Categoria Inchieste:
- Emanuela Lievore – Non odiare
- Gippo Bignozzi – La mia Mamma
Categoria Narrativa Storica
- Silvio Piergallini – Bartali, Togliatti e il cinema di Garrufo
- Luca Lombardi – Quando anche le lacrime si fermarono
Categoria Realismo Magico
- Emanuele Tuminelli – La signora del quarto piano
- Giuseppe Curcuro – Il giorno in cui il professor Valeri diventò un punto
Categoria Romance Contemporaneo
- Silvio Piergallini – Mirella, Anna e la Spider
- Emanuela Baldassarri – Perfetta troppo…
Categoria Storie di Emigrazione
- Aida Rita Del Missier – Foto di famiglia en el campo
- Anna Tarantello – L’ultima festa
La presentazione ufficiale dei finalisti si è tenuta alla presenza dell’On. Nicola Carè, deputato del Partito Democratico eletto nella Circoscrizione Estero, Ripartizione Africa, Asia, Oceania e Antartide. All’evento hanno partecipato anche Alessandro Conte, presidente della giuria e direttore di Bookreporter Magazine, la blogger e autrice Silvia Cavalsassi e il giornalista e autore Cesare Protettì, in rappresentanza della giuria. L’incontro ha offerto un’importante occasione di confronto sul ruolo della scrittura e della narrativa breve nella società di oggi, evidenziando la qualità delle opere presentate e la varietà dei temi trattati dagli autori.

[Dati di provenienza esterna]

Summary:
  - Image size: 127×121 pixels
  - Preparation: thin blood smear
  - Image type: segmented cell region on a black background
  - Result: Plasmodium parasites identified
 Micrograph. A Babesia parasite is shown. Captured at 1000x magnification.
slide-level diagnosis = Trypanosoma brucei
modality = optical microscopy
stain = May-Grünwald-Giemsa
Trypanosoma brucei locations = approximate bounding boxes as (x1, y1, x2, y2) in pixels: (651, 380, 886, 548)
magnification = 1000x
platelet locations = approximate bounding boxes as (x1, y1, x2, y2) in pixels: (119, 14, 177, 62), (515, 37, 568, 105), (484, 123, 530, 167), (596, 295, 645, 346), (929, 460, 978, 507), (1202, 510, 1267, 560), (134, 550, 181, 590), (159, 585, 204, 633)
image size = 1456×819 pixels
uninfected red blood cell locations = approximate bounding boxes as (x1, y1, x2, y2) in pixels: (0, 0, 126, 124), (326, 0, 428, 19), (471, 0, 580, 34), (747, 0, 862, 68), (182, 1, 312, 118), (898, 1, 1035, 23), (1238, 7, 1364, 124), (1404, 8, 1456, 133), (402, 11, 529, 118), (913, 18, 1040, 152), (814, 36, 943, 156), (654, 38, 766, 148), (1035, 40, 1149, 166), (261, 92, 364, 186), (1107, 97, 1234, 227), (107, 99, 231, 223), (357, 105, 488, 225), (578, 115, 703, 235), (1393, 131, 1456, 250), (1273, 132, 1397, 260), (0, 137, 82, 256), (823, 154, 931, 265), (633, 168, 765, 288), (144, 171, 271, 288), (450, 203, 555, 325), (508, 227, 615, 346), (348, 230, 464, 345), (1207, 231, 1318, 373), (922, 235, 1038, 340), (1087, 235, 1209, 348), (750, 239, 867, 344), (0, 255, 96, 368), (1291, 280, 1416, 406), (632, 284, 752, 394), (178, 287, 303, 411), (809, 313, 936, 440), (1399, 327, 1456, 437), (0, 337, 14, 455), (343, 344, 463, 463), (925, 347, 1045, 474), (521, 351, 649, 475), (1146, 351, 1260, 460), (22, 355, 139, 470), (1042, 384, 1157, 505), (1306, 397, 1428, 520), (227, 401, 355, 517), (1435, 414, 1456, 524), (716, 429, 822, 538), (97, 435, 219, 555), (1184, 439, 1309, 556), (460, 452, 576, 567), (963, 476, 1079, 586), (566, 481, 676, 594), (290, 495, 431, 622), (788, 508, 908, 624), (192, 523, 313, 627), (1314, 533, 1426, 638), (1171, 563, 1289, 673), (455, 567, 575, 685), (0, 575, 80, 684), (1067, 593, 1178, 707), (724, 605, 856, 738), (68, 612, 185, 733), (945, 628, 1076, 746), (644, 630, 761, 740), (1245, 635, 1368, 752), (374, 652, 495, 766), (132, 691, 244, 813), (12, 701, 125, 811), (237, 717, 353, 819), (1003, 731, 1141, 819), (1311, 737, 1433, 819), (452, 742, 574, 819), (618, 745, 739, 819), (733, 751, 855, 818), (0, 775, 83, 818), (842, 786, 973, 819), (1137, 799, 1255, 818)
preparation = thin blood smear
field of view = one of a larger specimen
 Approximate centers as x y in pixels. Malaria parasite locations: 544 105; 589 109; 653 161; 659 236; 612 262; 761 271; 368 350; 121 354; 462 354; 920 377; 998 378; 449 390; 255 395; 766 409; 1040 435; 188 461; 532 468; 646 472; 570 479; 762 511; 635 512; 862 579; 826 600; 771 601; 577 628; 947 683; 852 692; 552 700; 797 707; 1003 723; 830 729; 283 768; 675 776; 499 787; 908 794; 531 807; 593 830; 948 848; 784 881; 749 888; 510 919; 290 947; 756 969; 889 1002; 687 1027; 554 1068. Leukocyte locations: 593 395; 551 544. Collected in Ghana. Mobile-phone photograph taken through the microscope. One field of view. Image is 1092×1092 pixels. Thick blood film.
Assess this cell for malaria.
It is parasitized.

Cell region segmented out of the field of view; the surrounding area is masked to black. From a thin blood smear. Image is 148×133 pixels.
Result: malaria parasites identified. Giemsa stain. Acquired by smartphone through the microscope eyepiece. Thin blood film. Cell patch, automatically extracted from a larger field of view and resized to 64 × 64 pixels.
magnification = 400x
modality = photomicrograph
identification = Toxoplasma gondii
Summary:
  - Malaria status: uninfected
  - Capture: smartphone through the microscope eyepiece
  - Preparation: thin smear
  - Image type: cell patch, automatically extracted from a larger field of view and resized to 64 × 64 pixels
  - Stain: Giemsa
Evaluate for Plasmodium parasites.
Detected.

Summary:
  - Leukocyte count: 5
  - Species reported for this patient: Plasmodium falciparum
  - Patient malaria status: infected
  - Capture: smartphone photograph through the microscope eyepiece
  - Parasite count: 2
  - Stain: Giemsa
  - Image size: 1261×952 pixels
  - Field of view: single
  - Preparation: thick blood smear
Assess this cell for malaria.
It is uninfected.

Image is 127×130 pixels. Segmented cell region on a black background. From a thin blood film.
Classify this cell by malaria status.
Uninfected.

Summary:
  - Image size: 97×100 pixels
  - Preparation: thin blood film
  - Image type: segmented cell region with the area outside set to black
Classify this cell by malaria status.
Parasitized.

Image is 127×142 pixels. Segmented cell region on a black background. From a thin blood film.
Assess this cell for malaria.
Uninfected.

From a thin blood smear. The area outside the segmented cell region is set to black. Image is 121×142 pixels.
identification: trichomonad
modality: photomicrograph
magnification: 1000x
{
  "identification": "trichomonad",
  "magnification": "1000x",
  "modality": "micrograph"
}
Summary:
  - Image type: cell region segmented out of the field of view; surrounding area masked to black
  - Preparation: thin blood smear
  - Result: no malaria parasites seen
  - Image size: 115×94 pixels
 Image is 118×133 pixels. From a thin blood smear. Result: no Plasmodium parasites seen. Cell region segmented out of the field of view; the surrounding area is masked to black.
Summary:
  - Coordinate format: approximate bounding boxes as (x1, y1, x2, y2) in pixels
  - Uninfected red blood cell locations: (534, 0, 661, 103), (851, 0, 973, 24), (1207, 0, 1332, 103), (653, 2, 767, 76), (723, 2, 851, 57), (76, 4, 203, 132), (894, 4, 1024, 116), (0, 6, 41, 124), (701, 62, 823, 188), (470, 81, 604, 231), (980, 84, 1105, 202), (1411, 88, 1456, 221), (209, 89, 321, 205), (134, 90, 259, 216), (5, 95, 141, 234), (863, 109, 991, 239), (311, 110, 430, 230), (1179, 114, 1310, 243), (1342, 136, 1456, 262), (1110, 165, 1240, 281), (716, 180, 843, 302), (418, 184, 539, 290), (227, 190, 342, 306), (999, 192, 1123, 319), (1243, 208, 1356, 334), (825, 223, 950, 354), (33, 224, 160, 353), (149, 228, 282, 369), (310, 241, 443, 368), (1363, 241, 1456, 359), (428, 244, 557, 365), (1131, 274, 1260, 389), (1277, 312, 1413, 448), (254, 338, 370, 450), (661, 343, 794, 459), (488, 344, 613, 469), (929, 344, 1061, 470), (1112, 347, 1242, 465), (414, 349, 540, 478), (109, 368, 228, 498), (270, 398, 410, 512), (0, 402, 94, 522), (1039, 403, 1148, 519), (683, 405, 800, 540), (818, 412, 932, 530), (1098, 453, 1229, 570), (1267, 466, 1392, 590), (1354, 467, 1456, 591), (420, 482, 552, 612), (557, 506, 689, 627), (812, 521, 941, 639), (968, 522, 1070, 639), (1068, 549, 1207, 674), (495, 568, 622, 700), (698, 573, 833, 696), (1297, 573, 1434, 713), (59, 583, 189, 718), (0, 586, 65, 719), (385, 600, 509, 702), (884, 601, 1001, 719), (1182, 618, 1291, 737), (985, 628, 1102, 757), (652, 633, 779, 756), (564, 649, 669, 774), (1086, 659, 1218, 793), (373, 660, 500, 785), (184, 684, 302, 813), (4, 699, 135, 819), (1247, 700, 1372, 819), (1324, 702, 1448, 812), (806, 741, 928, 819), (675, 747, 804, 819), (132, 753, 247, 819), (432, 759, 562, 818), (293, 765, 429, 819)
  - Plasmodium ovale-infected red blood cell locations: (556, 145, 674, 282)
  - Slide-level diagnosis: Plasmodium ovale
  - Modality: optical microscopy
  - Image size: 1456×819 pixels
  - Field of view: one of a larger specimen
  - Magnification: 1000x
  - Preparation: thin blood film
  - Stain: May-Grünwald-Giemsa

«La qualità dei racconti ricevuti ha dimostrato la vitalità della scrittura breve e la capacità degli autori di affrontare temi diversi con sensibilità, originalità e profondità. Con “Orizzonti di parole” abbiamo voluto creare uno spazio aperto al talento e al confronto tra esperienze diverse, valorizzando la forza delle storie come strumento di conoscenza e dialogo», ha dichiarato Alessandro Conte, sottolineando che la partecipazione di autori da contesti culturali e geografici diversi, soprattutto nella sezione dedicata alle storie di emigrazione, è uno dei risultati più significativi di questa edizione.
Nel suo intervento, l’On. Nicola Carè ha evidenziato il valore culturale e sociale dell’iniziativa: «Iniziative come “Orizzonti di parole” mostrano quanto la scrittura possa unire persone, territori e generazioni, dando voce anche alle storie di emigrazione. Lo dico anche da emigrato: chi lascia il proprio Paese porta con sé memoria, lingua, affetti, sacrifici e speranze. Raccontare queste esperienze significa riconoscere il valore delle comunità italiane nel mondo e il legame profondo che continuano a mantenere con le proprie radici».
Ora l’attenzione si sposta sulla fase finale del concorso. La cerimonia di premiazione si svolgerà a Udine nei primi giorni di ottobre 2026, dove verranno annunciati i vincitori delle cinque categorie di “Orizzonti di Parole”. L’iniziativa è sostenuta dall’Associazione Eraple, dall’Associazione Roma 3000, dall’Associazione Scrittori Friuli Venezia Giulia e dalla European Digital Communication Association, organizzazioni impegnate nella promozione della cultura, della lettura e del patrimonio letterario italiano. La prima edizione del concorso conferma così il crescente interesse per la narrativa breve e si propone come un punto di riferimento per autori emergenti e appassionati di scrittura sia in Italia che all’estero.